大酒を飲みの山頭火。旅からもどった日、松山の庵で開かれていた句会の折り、皆は、いつものように酒によっている山頭火を寝かしつけました。句会が終わっても目が覚めることなく、そのまま死んでいました。59才でのころり往生と言われています。

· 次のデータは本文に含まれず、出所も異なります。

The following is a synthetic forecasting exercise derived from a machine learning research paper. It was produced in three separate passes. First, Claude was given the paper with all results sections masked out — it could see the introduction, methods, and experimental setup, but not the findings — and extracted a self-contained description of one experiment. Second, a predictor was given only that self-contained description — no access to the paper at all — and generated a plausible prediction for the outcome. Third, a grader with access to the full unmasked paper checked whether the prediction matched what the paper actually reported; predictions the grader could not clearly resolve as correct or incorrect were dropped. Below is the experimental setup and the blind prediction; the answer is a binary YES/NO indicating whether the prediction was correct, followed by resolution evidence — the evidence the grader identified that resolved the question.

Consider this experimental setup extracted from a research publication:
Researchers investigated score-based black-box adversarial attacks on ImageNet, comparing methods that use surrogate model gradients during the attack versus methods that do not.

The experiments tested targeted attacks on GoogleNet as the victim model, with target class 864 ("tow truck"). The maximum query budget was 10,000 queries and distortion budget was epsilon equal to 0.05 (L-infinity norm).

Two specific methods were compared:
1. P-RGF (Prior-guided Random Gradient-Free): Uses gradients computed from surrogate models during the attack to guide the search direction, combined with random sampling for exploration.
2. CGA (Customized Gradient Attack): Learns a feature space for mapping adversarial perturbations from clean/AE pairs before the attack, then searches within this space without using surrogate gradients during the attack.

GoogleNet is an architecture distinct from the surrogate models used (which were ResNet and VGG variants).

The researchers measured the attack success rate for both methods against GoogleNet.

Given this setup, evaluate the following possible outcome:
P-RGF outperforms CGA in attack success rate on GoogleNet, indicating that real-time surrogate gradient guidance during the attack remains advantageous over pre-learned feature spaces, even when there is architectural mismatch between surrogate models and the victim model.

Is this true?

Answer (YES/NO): NO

そうした最晩年の松山で詠んだ歌が標記の歌です。「無駄に無駄を重ねたような一生だった。それに酒をたえず注いで、そこから句が生まれたような一生だった」と山頭火は最晩年の日記に書いている。
4項 上段 集い案内
4項下段 通信
本願寺関係のテレビ番組です。
番組名 放送予定日
■NHKスペシャル(49分)
「西本願寺 名宝ものがたり」 <総合>
3月23日(日)21時から
※国際放送も同時放送
<BSデジタルハイビジョン>
3月23日(日)7時40分から
■ハイビジョンスペシャル(60分)
「木と土の名工たち〜西本願寺御影堂大修復〜」
<BSデジタルハイビジョン>
3月15日(土)10時30分から
■ハイビジョンスペシャル(59分)
「西本願寺 白と黒の書院(仮題)」 <総合>
4月19日 16時30分から
<BS デジタルハイビジョン>
4月4日 18時から
■西本願寺の名宝
(1)「時をこえた信仰の美」(25分)
<総合>
4月6日(日)17時30分から
<BS デジタルハイビジョン>
4月12日(土)22時から
4月27日(日)21時20分から
(2)「桃山の華 王朝の美」(25分)
<総合>
4月20日(日)17時30分から
<BS デジタルハイビジョン>
4月19日(土)22時から
4月28日(月)21時30分から
■日曜美術館 教育 4月20日(日)予定
ハイビジョンとは、何チャンネルかと疑う人もあるかも知れませんが、総合がNHKです。
国立博物館で「本願寺展」を開催している関係でしょうか。わが家のテレビでじっくりご覧下さい。